Task description: Where a line holds the word "feature", copy that line from the data below.

Recorded data:
● ● ● ● ● ● ●

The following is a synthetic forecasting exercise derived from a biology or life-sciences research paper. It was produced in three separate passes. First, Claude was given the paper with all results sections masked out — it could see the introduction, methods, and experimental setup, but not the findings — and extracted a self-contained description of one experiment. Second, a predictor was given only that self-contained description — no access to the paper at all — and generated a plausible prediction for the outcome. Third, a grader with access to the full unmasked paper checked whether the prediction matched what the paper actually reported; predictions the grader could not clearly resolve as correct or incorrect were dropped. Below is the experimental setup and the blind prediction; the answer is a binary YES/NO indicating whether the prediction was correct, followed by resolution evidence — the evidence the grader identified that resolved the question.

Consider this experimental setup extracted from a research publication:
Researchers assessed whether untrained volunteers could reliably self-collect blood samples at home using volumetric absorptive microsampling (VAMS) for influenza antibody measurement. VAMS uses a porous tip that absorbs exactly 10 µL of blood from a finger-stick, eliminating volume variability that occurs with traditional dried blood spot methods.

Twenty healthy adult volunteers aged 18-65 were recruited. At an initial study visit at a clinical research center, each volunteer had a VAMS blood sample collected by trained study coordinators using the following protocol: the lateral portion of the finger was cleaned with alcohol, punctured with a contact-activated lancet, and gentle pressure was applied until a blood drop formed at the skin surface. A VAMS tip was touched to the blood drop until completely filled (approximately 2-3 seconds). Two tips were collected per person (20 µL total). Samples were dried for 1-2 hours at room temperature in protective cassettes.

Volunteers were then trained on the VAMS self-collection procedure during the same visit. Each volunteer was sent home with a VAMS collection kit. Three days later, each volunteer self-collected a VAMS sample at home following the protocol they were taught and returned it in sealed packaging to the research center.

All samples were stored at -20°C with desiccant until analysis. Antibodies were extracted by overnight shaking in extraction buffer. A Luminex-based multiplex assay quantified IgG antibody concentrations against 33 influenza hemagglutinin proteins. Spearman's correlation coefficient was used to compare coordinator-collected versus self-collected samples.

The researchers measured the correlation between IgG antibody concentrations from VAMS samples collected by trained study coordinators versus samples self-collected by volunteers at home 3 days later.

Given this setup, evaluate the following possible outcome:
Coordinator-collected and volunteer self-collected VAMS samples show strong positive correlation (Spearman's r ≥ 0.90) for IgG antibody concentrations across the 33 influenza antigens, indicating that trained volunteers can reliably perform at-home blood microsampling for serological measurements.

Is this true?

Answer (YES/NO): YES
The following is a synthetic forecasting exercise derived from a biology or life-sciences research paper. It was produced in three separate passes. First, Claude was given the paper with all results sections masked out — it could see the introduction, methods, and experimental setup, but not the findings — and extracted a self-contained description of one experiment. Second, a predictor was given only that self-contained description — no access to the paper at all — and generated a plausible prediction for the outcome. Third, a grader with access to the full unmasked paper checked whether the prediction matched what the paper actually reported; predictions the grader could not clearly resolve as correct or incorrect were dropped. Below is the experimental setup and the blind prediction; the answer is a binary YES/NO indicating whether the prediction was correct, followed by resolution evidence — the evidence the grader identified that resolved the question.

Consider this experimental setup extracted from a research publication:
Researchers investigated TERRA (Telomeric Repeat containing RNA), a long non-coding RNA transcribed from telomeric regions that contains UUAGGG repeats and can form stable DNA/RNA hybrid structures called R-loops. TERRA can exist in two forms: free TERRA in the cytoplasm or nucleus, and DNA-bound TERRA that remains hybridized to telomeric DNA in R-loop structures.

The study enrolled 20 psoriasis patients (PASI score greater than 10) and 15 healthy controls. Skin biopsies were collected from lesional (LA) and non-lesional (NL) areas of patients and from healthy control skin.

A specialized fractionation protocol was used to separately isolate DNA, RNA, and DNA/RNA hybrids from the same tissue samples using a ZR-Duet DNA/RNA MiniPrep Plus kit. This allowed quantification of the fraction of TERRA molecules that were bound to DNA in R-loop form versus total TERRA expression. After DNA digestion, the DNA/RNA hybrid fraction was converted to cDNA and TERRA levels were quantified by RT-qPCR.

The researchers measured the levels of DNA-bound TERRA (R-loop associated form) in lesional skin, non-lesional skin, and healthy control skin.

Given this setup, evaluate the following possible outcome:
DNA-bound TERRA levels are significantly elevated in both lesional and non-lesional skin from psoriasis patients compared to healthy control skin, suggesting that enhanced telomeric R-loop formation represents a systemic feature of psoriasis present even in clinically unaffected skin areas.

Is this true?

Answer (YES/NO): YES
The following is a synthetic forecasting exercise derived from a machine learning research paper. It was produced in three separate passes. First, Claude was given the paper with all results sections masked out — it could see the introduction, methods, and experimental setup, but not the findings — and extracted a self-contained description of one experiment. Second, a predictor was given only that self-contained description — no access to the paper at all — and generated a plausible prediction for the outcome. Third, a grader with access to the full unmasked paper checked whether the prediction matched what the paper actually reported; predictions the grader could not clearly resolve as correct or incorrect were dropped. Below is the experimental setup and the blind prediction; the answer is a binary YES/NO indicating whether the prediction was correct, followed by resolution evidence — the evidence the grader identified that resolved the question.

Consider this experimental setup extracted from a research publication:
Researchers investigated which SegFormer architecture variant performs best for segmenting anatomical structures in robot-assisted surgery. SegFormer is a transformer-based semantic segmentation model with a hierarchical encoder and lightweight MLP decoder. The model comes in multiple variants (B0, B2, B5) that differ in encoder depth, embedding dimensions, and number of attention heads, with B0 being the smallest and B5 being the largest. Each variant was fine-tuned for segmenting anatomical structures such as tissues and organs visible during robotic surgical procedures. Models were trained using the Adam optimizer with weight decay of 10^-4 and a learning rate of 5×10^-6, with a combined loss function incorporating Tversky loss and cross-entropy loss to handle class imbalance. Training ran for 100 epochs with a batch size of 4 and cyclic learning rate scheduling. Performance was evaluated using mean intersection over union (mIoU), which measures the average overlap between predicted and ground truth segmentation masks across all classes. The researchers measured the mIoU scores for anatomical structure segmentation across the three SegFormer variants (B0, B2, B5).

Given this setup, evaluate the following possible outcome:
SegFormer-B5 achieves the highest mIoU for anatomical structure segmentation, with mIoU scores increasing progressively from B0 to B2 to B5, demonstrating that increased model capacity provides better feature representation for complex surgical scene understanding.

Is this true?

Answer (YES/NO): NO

● ● ● ● ● ● ●

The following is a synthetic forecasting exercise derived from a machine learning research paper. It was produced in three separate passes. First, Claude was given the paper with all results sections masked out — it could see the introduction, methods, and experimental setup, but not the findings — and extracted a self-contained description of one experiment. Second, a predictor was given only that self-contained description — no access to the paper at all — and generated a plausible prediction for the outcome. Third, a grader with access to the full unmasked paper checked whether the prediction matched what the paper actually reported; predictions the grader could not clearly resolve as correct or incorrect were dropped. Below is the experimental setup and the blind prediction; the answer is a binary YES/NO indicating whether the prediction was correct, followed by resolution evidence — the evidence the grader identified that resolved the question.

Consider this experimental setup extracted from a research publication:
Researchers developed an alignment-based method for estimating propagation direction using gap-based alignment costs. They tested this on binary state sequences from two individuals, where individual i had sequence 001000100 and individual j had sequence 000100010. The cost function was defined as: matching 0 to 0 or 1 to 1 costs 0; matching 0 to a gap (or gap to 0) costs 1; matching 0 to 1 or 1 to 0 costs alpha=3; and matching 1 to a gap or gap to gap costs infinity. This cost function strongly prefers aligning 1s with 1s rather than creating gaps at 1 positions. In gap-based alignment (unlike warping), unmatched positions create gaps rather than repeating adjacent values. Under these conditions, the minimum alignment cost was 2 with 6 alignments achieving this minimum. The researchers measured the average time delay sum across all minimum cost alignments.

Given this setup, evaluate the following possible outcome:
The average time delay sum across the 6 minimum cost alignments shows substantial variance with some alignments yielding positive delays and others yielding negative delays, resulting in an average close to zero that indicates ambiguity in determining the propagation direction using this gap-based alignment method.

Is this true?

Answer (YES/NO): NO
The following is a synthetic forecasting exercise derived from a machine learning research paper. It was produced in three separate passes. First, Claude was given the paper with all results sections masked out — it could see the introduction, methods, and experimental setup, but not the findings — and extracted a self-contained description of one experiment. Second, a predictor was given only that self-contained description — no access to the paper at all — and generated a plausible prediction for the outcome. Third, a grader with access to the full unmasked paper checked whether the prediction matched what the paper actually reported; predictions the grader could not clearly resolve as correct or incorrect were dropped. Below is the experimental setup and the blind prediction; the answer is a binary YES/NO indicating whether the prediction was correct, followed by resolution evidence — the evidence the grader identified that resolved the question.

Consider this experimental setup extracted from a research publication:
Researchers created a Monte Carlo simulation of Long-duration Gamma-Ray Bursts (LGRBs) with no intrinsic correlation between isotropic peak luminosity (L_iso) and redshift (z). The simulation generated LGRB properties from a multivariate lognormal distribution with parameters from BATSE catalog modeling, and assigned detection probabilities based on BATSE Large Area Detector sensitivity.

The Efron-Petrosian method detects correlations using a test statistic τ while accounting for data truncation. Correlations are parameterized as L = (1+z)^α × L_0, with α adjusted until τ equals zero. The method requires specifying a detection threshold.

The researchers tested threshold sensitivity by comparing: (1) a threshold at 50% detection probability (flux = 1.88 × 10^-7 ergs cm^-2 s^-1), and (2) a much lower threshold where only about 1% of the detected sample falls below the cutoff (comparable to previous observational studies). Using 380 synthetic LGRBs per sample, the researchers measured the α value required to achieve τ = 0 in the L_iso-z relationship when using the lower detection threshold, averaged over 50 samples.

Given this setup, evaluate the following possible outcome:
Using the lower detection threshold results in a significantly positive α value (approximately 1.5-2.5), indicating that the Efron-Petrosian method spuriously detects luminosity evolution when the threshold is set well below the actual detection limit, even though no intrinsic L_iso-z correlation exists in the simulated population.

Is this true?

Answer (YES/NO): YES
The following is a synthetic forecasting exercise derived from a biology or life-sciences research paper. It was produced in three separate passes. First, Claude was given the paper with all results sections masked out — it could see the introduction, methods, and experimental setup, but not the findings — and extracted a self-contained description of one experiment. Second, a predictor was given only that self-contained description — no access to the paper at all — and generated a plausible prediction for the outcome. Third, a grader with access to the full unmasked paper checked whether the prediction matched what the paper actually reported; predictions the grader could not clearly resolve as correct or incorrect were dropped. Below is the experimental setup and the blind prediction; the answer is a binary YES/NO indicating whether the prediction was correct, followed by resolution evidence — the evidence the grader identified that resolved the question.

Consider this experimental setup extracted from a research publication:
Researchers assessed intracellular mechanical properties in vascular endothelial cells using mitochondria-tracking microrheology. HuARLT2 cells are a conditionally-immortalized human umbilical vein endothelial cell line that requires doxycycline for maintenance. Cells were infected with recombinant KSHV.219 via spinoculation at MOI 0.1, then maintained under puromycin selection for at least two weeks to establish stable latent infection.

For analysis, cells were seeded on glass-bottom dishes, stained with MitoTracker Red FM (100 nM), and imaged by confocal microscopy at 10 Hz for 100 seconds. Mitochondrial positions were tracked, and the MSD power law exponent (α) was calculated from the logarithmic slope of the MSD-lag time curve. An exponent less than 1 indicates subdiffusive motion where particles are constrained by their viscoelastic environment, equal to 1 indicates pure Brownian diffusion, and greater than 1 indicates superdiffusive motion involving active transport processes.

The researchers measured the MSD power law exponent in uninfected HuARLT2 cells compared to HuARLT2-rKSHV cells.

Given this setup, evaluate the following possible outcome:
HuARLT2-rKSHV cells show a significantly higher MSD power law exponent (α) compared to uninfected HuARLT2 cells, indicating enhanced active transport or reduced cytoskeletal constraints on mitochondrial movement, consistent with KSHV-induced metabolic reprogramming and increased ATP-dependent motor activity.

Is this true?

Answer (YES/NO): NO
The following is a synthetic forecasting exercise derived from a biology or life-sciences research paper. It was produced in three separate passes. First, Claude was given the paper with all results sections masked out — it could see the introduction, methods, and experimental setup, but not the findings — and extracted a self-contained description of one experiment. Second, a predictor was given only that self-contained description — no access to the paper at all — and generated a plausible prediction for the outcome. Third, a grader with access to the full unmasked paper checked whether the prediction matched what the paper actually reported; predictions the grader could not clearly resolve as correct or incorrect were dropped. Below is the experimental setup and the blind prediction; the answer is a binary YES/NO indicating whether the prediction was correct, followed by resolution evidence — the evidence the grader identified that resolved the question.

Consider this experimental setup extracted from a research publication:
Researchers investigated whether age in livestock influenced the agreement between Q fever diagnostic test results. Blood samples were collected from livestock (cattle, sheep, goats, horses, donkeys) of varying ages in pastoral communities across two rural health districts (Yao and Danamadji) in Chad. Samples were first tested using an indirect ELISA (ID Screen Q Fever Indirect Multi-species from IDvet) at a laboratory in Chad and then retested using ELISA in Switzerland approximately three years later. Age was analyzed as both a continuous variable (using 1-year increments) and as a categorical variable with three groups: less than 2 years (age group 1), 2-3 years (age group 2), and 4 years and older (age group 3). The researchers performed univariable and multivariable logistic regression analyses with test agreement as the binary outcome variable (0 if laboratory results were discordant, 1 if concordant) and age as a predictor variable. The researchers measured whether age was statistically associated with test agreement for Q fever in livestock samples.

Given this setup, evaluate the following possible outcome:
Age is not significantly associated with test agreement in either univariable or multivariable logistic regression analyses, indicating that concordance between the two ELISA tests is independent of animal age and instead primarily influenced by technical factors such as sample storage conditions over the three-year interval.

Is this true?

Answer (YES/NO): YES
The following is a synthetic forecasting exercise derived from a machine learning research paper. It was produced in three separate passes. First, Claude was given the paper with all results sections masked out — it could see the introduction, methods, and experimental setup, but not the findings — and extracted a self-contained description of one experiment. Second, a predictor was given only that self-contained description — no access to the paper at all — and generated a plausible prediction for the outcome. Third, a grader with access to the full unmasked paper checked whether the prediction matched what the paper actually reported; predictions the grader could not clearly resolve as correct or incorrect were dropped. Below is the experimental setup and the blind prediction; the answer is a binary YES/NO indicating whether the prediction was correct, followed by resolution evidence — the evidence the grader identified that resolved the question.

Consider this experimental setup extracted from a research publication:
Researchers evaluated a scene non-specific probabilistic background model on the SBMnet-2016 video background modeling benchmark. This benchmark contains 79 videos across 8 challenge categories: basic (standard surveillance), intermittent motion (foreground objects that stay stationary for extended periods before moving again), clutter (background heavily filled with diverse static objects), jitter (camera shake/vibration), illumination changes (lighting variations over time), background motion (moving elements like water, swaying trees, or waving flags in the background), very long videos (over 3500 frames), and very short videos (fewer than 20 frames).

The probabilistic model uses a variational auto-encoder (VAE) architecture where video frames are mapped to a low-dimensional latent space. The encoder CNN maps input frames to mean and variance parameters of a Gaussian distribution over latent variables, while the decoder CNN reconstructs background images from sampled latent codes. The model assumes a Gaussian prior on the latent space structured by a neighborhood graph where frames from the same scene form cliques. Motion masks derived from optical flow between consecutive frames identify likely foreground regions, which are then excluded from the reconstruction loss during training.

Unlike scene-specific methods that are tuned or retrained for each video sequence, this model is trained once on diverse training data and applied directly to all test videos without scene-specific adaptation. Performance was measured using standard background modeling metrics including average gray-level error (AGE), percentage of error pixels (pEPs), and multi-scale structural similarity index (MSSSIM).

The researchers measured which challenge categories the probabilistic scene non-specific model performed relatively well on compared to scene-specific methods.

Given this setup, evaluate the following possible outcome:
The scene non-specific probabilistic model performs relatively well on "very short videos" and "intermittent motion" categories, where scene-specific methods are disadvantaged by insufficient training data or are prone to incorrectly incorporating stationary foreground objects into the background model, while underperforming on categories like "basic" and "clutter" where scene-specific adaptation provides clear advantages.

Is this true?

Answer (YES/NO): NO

● ● ● ● ● ● ●

Answer area:
DNA-bound TERRA levels are significantly elevated in both lesional and non-lesional skin from psoriasis patients compared to healthy control skin, suggesting that enhanced telomeric R-loop formation represents a systemic feature of psoriasis present even in clinically unaffected skin areas.
SegFormer-B5 achieves the highest mIoU for anatomical structure segmentation, with mIoU scores increasing progressively from B0 to B2 to B5, demonstrating that increased model capacity provides better feature representation for complex surgical scene understanding.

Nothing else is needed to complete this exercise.